Hace unas semanas, en un famoso programa de TV nacional enfocado a la farándula invitaron a varias actrices a hablar sobre el acoso sexual en el medio colombiano. Una de ellas comentó su experiencia en otro país. Según su relato, en la programadora a la que acudió al momento del casting se ponía una lista en la cual se anotaban las personas que estarían dispuestas a lo que técnicamente podría denominarse un intercambio de capital erótico con el fin de clasificar en el elenco de un proyecto determinado.
Podría pensarse que se trata de un caso de acoso sexual institucionalizado. Por supuesto, existe una relación desigual y un ejercicio de poder por parte de quienes deciden en última instancia quiénes clasifican en el casting y quiénes no. Sin embargo, la situación no corresponde exactamente a acoso sexual, puesto que, como también comentó la actriz, quien se inscribía en la mencionada lista lo hacía de manera voluntaria y siempre había personas que decidían hacer sus carreras con base en el talento y el desempeño actoral, en lugar de acudir al intercambio de capital erótico.
En realidad, lo vemos como un caso de acoso sexual porque, aunque el intercambio de capital erótico por otros tipos de capital (político, económico, social, etc.) es algo normal en nuestra sociedad, se practica de manera encubierta y no goza de legitimidad debido a los prejuicios morales de la sociedad patriarcal y heteronormativa. Si se aceptara abiertamente el intercambio del capital erótico se podrían identificar con más claridad las situaciones de acoso sexual e incluso hacer más justas las competencias, por ejemplo, por un papel en una producción televisiva.
La discusión que abrieron las denuncias por acoso sexual en la farándula de Hollywood ha tenido por objeto la denuncia de ciertos factores estructurales que hacen posible la existencia del acoso sexual, especialmente los privilegios de los hombres en todos los ámbitos de la vida social.
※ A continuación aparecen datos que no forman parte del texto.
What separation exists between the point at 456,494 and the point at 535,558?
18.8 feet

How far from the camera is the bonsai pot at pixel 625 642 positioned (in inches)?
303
En efecto, una de las caras del acoso sexual se observa en el hecho de que en nuestra sociedad el sexo no es tanto un espacio de realización individual como un lugar de ejercicio de la dominación y del poder.
Sin embargo, entre los diversos rostros del acoso sexual también está que el sexo es una moneda de intercambio de favores y un dador de reconocimiento social, más frecuentemente masculino aunque últimamente también femenino (puesto que no solamente los hombres presumen de sus relaciones sexuales). Probablemente, este matiz no ha recibido la atención necesaria debido a que se trata de un argumento frecuentemente utilizado para deslegitimar las denuncias de las grandes actrices norteamericanas. Muchos de los críticos han preguntado por qué no denunciaron antes, cuando no eran famosas y no tenían reconocimiento en su campo o, de forma malsana, se ha sugerido que intercambiaron sexo a cambio de escalar en su carrera.
Las condiciones del sexo como lugar de dominación y como moneda de intercambio también son factores estructurales que funcionan como condiciones de posibilidad del acoso sexual. Es la desigualdad política y económica entre sexos/géneros la que está detrás de esa conducta. Por consiguiente, eliminar esta práctica implica también poner en cuestión esos factores. Sin embargo, para no caer en discusiones del tipo “el huevo o la gallina”, si se debe atacar primero los factores estructurales o los subjetivos, habría que decir que esto plantea, cuando menos, dos grandes problemas.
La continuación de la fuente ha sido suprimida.